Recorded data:
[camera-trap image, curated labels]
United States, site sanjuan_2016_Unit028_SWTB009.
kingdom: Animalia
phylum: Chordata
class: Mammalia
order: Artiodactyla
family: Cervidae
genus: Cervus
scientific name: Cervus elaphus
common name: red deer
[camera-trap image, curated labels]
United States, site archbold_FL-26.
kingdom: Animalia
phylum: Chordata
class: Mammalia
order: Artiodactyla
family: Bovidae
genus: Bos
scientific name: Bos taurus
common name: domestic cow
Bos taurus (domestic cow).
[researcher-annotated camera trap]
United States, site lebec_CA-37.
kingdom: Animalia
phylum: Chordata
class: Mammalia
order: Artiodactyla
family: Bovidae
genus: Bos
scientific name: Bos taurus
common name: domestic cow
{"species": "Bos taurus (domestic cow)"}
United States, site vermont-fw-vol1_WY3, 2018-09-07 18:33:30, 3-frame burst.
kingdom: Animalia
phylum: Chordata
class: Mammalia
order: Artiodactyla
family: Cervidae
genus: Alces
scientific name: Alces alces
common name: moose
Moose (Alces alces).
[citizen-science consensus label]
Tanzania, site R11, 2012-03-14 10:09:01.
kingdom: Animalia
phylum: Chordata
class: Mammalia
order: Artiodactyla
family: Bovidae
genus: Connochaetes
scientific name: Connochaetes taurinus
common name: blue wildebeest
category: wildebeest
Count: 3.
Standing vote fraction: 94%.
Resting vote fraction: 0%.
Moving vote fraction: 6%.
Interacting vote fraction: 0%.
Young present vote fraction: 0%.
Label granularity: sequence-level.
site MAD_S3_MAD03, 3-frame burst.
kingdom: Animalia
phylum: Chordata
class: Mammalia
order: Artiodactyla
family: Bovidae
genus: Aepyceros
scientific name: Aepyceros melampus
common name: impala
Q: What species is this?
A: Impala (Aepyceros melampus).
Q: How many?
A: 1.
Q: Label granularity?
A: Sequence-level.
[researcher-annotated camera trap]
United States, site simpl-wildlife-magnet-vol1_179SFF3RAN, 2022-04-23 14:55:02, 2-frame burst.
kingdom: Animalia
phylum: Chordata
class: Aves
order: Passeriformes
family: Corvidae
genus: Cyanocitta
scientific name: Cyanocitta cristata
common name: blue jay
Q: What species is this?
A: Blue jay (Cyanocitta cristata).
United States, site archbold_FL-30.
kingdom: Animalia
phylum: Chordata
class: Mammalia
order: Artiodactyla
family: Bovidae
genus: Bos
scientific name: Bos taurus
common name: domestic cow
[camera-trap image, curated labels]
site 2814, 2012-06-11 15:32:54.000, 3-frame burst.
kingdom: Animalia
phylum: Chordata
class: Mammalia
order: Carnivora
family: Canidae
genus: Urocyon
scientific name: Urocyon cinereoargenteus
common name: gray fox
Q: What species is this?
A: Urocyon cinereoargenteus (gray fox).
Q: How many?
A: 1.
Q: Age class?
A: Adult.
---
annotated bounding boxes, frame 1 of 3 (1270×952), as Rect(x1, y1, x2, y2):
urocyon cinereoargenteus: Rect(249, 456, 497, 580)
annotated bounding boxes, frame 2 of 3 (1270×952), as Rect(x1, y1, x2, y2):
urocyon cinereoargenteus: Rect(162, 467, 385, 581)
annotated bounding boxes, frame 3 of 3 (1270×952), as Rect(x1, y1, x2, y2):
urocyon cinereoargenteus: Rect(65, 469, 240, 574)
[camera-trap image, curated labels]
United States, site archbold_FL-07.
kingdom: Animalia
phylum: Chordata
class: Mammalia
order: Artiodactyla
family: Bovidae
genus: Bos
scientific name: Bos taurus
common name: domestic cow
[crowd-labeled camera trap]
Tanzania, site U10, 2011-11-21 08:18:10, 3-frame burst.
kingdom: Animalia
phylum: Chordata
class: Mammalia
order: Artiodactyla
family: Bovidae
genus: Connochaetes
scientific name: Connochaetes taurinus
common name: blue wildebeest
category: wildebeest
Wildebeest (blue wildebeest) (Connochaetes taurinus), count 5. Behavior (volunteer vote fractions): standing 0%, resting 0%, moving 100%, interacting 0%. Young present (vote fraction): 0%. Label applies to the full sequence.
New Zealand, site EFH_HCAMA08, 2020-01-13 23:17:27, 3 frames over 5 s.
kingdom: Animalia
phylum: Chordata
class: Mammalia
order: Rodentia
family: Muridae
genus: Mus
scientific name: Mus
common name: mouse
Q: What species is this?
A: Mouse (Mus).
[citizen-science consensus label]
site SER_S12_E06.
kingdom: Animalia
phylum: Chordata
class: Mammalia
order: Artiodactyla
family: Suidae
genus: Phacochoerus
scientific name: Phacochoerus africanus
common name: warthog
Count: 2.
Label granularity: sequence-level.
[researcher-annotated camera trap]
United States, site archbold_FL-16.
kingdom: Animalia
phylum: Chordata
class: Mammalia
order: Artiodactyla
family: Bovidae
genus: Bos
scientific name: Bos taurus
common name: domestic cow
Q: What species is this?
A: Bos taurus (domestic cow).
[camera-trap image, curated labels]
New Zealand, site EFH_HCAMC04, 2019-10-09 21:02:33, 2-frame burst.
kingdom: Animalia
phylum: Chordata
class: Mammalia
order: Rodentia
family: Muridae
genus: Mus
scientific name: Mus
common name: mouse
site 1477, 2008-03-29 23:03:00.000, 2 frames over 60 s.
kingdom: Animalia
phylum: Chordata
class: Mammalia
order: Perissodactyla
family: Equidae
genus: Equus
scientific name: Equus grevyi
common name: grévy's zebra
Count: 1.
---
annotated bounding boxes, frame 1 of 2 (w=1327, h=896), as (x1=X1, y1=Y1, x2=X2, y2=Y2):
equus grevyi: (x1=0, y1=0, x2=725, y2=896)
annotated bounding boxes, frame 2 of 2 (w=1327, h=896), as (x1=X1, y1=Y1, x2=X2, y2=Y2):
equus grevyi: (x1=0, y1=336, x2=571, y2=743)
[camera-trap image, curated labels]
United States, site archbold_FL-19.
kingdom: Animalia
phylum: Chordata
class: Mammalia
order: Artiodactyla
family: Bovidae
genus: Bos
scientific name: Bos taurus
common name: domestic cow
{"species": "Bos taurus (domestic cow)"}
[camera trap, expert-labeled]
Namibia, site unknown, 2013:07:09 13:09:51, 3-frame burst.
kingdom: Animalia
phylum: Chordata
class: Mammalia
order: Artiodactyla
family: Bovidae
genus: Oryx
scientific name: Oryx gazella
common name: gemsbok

> _What is expected_:
Write out every entry again exactly, please, with nothing missing.

> _Answer to this exercise_:
[camera-trap image, curated labels]
United States, site sanjuan_2016_Unit028_SWTB009.
kingdom: Animalia
phylum: Chordata
class: Mammalia
order: Artiodactyla
family: Cervidae
genus: Cervus
scientific name: Cervus elaphus
common name: red deer
[camera-trap image, curated labels]
United States, site archbold_FL-26.
kingdom: Animalia
phylum: Chordata
class: Mammalia
order: Artiodactyla
family: Bovidae
genus: Bos
scientific name: Bos taurus
common name: domestic cow
Bos taurus (domestic cow).
[researcher-annotated camera trap]
United States, site lebec_CA-37.
kingdom: Animalia
phylum: Chordata
class: Mammalia
order: Artiodactyla
family: Bovidae
genus: Bos
scientific name: Bos taurus
common name: domestic cow
{"species": "Bos taurus (domestic cow)"}
United States, site vermont-fw-vol1_WY3, 2018-09-07 18:33:30, 3-frame burst.
kingdom: Animalia
phylum: Chordata
class: Mammalia
order: Artiodactyla
family: Cervidae
genus: Alces
scientific name: Alces alces
common name: moose
Moose (Alces alces).
[citizen-science consensus label]
Tanzania, site R11, 2012-03-14 10:09:01.
kingdom: Animalia
phylum: Chordata
class: Mammalia
order: Artiodactyla
family: Bovidae
genus: Connochaetes
scientific name: Connochaetes taurinus
common name: blue wildebeest
category: wildebeest
Count: 3.
Standing vote fraction: 94%.
Resting vote fraction: 0%.
Moving vote fraction: 6%.
Interacting vote fraction: 0%.
Young present vote fraction: 0%.
Label granularity: sequence-level.
site MAD_S3_MAD03, 3-frame burst.
kingdom: Animalia
phylum: Chordata
class: Mammalia
order: Artiodactyla
family: Bovidae
genus: Aepyceros
scientific name: Aepyceros melampus
common name: impala
Q: What species is this?
A: Impala (Aepyceros melampus).
Q: How many?
A: 1.
Q: Label granularity?
A: Sequence-level.
[researcher-annotated camera trap]
United States, site simpl-wildlife-magnet-vol1_179SFF3RAN, 2022-04-23 14:55:02, 2-frame burst.
kingdom: Animalia
phylum: Chordata
class: Aves
order: Passeriformes
family: Corvidae
genus: Cyanocitta
scientific name: Cyanocitta cristata
common name: blue jay
Q: What species is this?
A: Blue jay (Cyanocitta cristata).
United States, site archbold_FL-30.
kingdom: Animalia
phylum: Chordata
class: Mammalia
order: Artiodactyla
family: Bovidae
genus: Bos
scientific name: Bos taurus
common name: domestic cow
[camera-trap image, curated labels]
site 2814, 2012-06-11 15:32:54.000, 3-frame burst.
kingdom: Animalia
phylum: Chordata
class: Mammalia
order: Carnivora
family: Canidae
genus: Urocyon
scientific name: Urocyon cinereoargenteus
common name: gray fox
Q: What species is this?
A: Urocyon cinereoargenteus (gray fox).
Q: How many?
A: 1.
Q: Age class?
A: Adult.
---
annotated bounding boxes, frame 1 of 3 (1270×952), as Rect(x1, y1, x2, y2):
urocyon cinereoargenteus: Rect(249, 456, 497, 580)
annotated bounding boxes, frame 2 of 3 (1270×952), as Rect(x1, y1, x2, y2):
urocyon cinereoargenteus: Rect(162, 467, 385, 581)
annotated bounding boxes, frame 3 of 3 (1270×952), as Rect(x1, y1, x2, y2):
urocyon cinereoargenteus: Rect(65, 469, 240, 574)
[camera-trap image, curated labels]
United States, site archbold_FL-07.
kingdom: Animalia
phylum: Chordata
class: Mammalia
order: Artiodactyla
family: Bovidae
genus: Bos
scientific name: Bos taurus
common name: domestic cow
[crowd-labeled camera trap]
Tanzania, site U10, 2011-11-21 08:18:10, 3-frame burst.
kingdom: Animalia
phylum: Chordata
class: Mammalia
order: Artiodactyla
family: Bovidae
genus: Connochaetes
scientific name: Connochaetes taurinus
common name: blue wildebeest
category: wildebeest
Wildebeest (blue wildebeest) (Connochaetes taurinus), count 5. Behavior (volunteer vote fractions): standing 0%, resting 0%, moving 100%, interacting 0%. Young present (vote fraction): 0%. Label applies to the full sequence.
New Zealand, site EFH_HCAMA08, 2020-01-13 23:17:27, 3 frames over 5 s.
kingdom: Animalia
phylum: Chordata
class: Mammalia
order: Rodentia
family: Muridae
genus: Mus
scientific name: Mus
common name: mouse
Q: What species is this?
A: Mouse (Mus).
[citizen-science consensus label]
site SER_S12_E06.
kingdom: Animalia
phylum: Chordata
class: Mammalia
order: Artiodactyla
family: Suidae
genus: Phacochoerus
scientific name: Phacochoerus africanus
common name: warthog
Count: 2.
Label granularity: sequence-level.
[researcher-annotated camera trap]
United States, site archbold_FL-16.
kingdom: Animalia
phylum: Chordata
class: Mammalia
order: Artiodactyla
family: Bovidae
genus: Bos
scientific name: Bos taurus
common name: domestic cow
Q: What species is this?
A: Bos taurus (domestic cow).
[camera-trap image, curated labels]
New Zealand, site EFH_HCAMC04, 2019-10-09 21:02:33, 2-frame burst.
kingdom: Animalia
phylum: Chordata
class: Mammalia
order: Rodentia
family: Muridae
genus: Mus
scientific name: Mus
common name: mouse
site 1477, 2008-03-29 23:03:00.000, 2 frames over 60 s.
kingdom: Animalia
phylum: Chordata
class: Mammalia
order: Perissodactyla
family: Equidae
genus: Equus
scientific name: Equus grevyi
common name: grévy's zebra
Count: 1.
---
annotated bounding boxes, frame 1 of 2 (w=1327, h=896), as (x1=X1, y1=Y1, x2=X2, y2=Y2):
equus grevyi: (x1=0, y1=0, x2=725, y2=896)
annotated bounding boxes, frame 2 of 2 (w=1327, h=896), as (x1=X1, y1=Y1, x2=X2, y2=Y2):
equus grevyi: (x1=0, y1=336, x2=571, y2=743)
[camera-trap image, curated labels]
United States, site archbold_FL-19.
kingdom: Animalia
phylum: Chordata
class: Mammalia
order: Artiodactyla
family: Bovidae
genus: Bos
scientific name: Bos taurus
common name: domestic cow
{"species": "Bos taurus (domestic cow)"}
[camera trap, expert-labeled]
Namibia, site unknown, 2013:07:09 13:09:51, 3-frame burst.
kingdom: Animalia
phylum: Chordata
class: Mammalia
order: Artiodactyla
family: Bovidae
genus: Oryx
scientific name: Oryx gazella
common name: gemsbok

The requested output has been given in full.